Mr. Beasley, named executive director of the WFP in April 2017, formerly was a governor of South Carolina from 1995-1999.
“If we’re struggling today to reach the 7.7 billion people, imagine having 10, 11, 12 billion people on earth,” he said. “It’s a lot cheaper to address root cause and give the people the resources they need to empower them, helping indigenous populations, empowering and inspiring the youth, all of this coming together to make this a stronger, a healthier, a better planet.”
Mr. Beasley said there is $400 trillion worth of wealth on the earth today, yet 9 million people die from hunger every year.
“Shame on us,” Mr. Beasley said. “At the height of COVID, billionaires’ net worth increase was $5.2 billion per day. At the same time 24,000 people die per day from hunger. Shame on us. Every hour the net worth of billionaires during the height of COVID was a substantial $216 million per hour. Yet 1,000 people per hour were dying from hunger… Shame on us.”
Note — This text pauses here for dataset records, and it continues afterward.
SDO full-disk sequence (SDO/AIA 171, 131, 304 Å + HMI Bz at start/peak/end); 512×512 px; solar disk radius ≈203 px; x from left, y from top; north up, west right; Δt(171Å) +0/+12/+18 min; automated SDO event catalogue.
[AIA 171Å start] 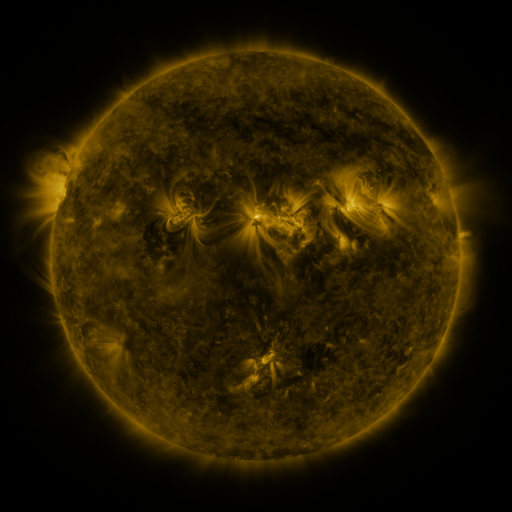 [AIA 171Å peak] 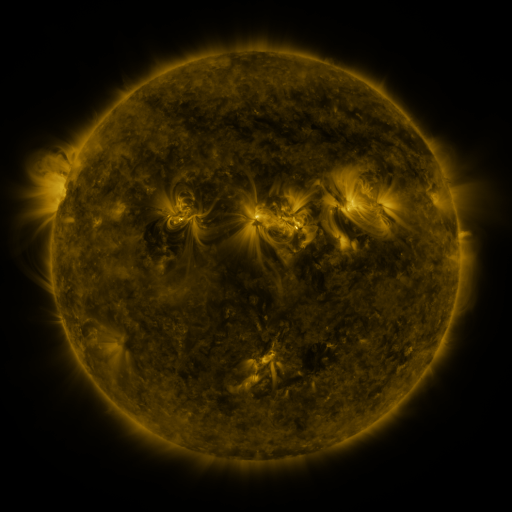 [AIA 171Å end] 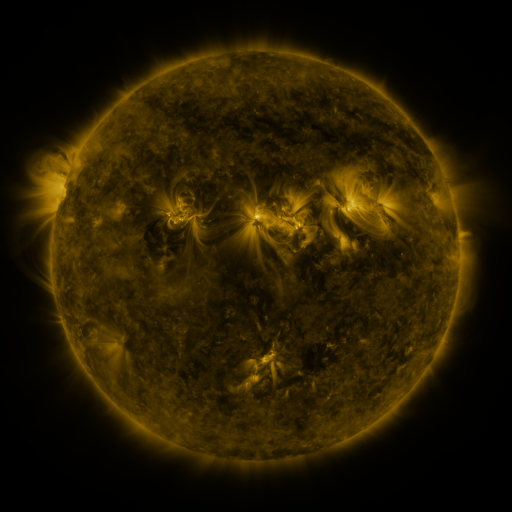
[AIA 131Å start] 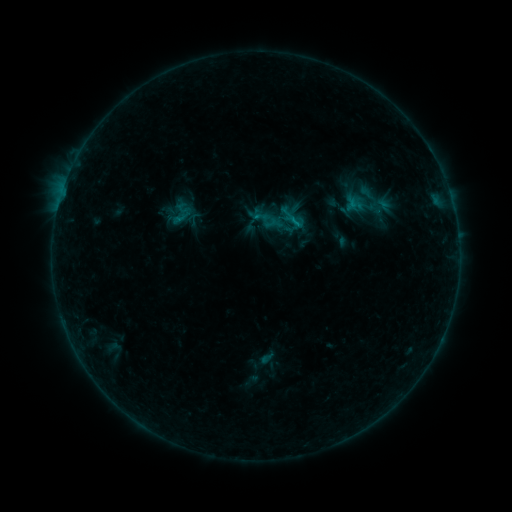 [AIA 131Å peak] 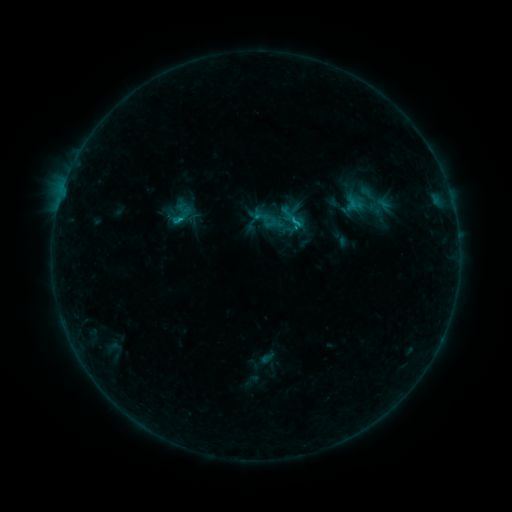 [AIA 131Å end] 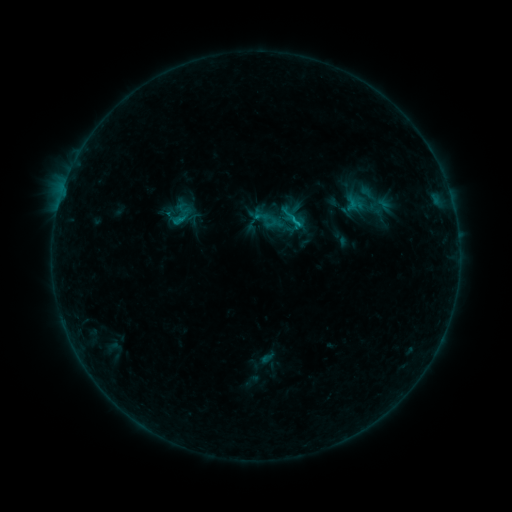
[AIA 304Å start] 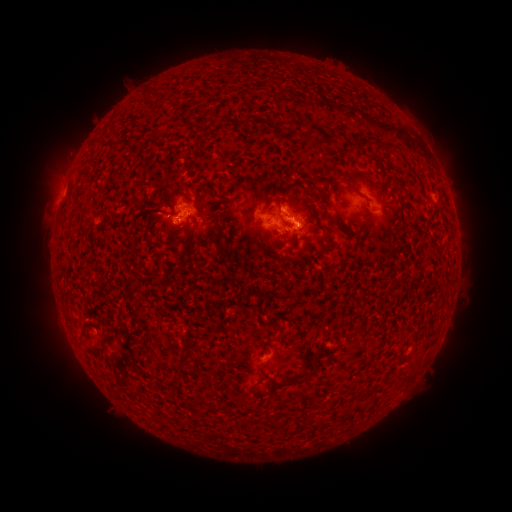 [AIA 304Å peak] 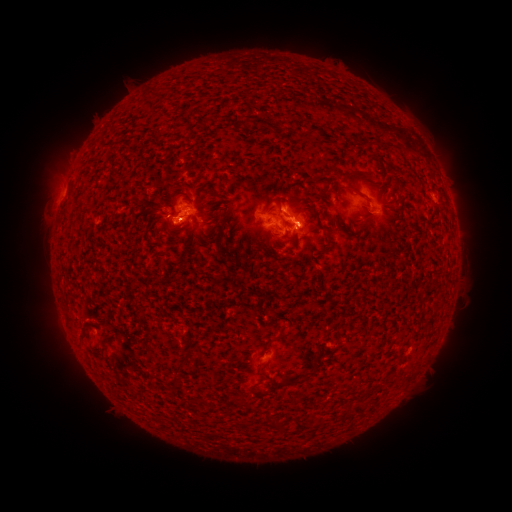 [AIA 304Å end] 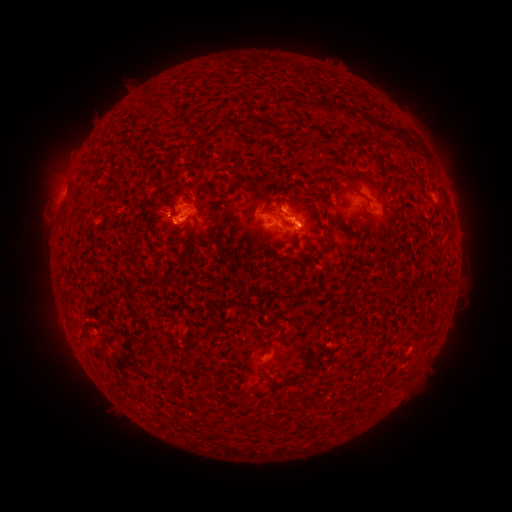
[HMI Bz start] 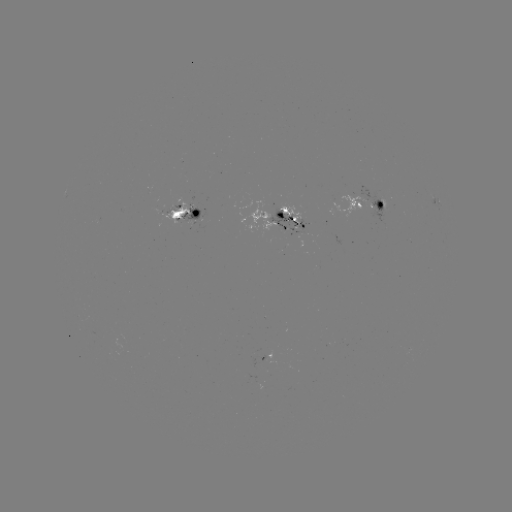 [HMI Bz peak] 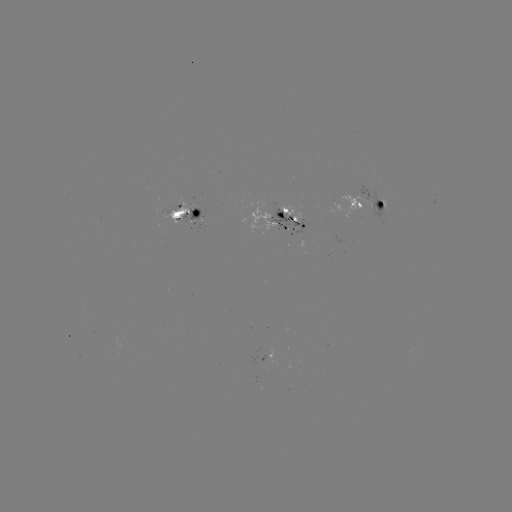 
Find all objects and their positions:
B9.9 flare: (293, 230)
Mr. Beasley said his goal was to put the WFP out of business, ending the need for large-scale food assistance by addressing the root causes of world hunger.
“But how can we do that with the direction that we’re now going?” he asked.
“As Rome-based agencies (the WFP as well as the UN Food and Agriculture Organization and the International Fund for Agricultural Development all are headquartered in Rome), we’re not just leaders, we’re cheerleaders to empower the private sector, inspire those in civil society and individuals to make certain that we love our neighbor as our equal so that a child in Niger is just as important as a child in New York,” he said. “Imagine … children around the world dying unnecessarily. We’ve had 4.7 million people die from COVID. At the same time, we had 16 million people die from hunger.”
Mr. Beasley exhorted, “You see we have the expertise. We have the dedication of the United Nations. I do believe that this call for action will be heard by leaders around the world.”